* **EXERCISE TASK 1**:
List every material property of the formation that, according to the background excerpt on boreholes, affects well design.
* **EXERCISE TASK 2**:
Retype the background excerpt on boreholes from "Boreholes created in" to "and bulk modulus.".
* **EXERCISE TASK 3**:
Answer these questions from the background excerpt on boreholes:
(a) Which mineral deposits are given as examples of what boreholes are created to extract?
(b) The varied properties of geologic formations include numerous properties of which two kinds?
(c) Which zones do the treatments include sealing up?

* **DOCUMENT EXTRACT**:

'''

BACKGROUND OF THE INVENTION

Boreholes created in the earth for extraction of mineral deposits such as oil and gas pass through numerous and varied geologic formations. These geologic formations have varied properties including numerous chemical and mechanical properties such as permeability, porosity, pore fluids, internal pore pressures, etc. Each of these properties are considered to some degree in the design and implementation of a drilling program. For example, material properties of the formation that affect well design include compressive strength, tensile strength, fracture initiation and propagation limits, porosity, Young's elastic modulus, Poisson ratio and bulk modulus.

Significant variations in formation pressures and their material properties, and formation fluids often require isolation and specific treatment. Such treatments include but are not limited to methods to increase fracture initiation pressure, the consolidation of fractured materials, sealing up thief or lost circulation zones, reducing permeability and porosity that is causing the loss and/or shutting off undesirable water or nuisance gas.

'''

* **RECORDS**:
'''

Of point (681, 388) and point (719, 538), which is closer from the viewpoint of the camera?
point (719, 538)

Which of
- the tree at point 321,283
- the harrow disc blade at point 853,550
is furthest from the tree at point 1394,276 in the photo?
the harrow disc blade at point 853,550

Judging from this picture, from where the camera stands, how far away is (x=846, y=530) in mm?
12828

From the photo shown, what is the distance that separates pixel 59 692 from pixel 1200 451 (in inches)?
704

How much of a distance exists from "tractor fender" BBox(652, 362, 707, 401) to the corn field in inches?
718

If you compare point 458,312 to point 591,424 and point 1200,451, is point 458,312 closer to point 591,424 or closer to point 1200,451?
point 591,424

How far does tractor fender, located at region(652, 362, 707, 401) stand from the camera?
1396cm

'''
'''

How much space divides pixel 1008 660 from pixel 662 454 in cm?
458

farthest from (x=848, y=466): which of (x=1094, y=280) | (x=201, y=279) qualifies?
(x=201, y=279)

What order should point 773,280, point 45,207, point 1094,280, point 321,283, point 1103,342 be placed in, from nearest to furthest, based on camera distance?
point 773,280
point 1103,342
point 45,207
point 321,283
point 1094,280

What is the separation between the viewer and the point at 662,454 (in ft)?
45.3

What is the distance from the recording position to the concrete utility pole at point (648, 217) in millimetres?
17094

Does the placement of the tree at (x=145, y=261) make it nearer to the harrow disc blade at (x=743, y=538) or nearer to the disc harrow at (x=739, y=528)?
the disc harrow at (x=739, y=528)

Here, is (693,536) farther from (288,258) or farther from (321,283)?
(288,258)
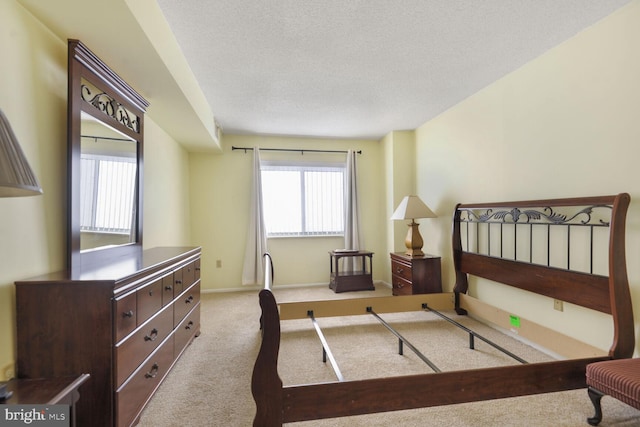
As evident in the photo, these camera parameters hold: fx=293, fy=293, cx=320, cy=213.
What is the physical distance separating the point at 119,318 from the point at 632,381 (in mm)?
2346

'''

* **CORRECT RESPONSE 1**:
compressive strength
tensile strength
fracture initiation and propagation limits
porosity
Young's elastic modulus
Poisson ratio
bulk modulus

* **CORRECT RESPONSE 2**:
Boreholes created in the earth for extraction of mineral deposits such as oil and gas pass through numerous and varied geologic formations. These geologic formations have varied properties including numerous chemical and mechanical properties such as permeability, porosity, pore fluids, internal pore pressures, etc. Each of these properties are considered to some degree in the design and implementation of a drilling program. For example, material properties of the formation that affect well design include compressive strength, tensile strength, fracture initiation and propagation limits, porosity, Young's elastic modulus, Poisson ratio and bulk modulus.

* **CORRECT RESPONSE 3**:
(a) Oil and gas.
(b) Chemical and mechanical.
(c) Thief or lost circulation zones.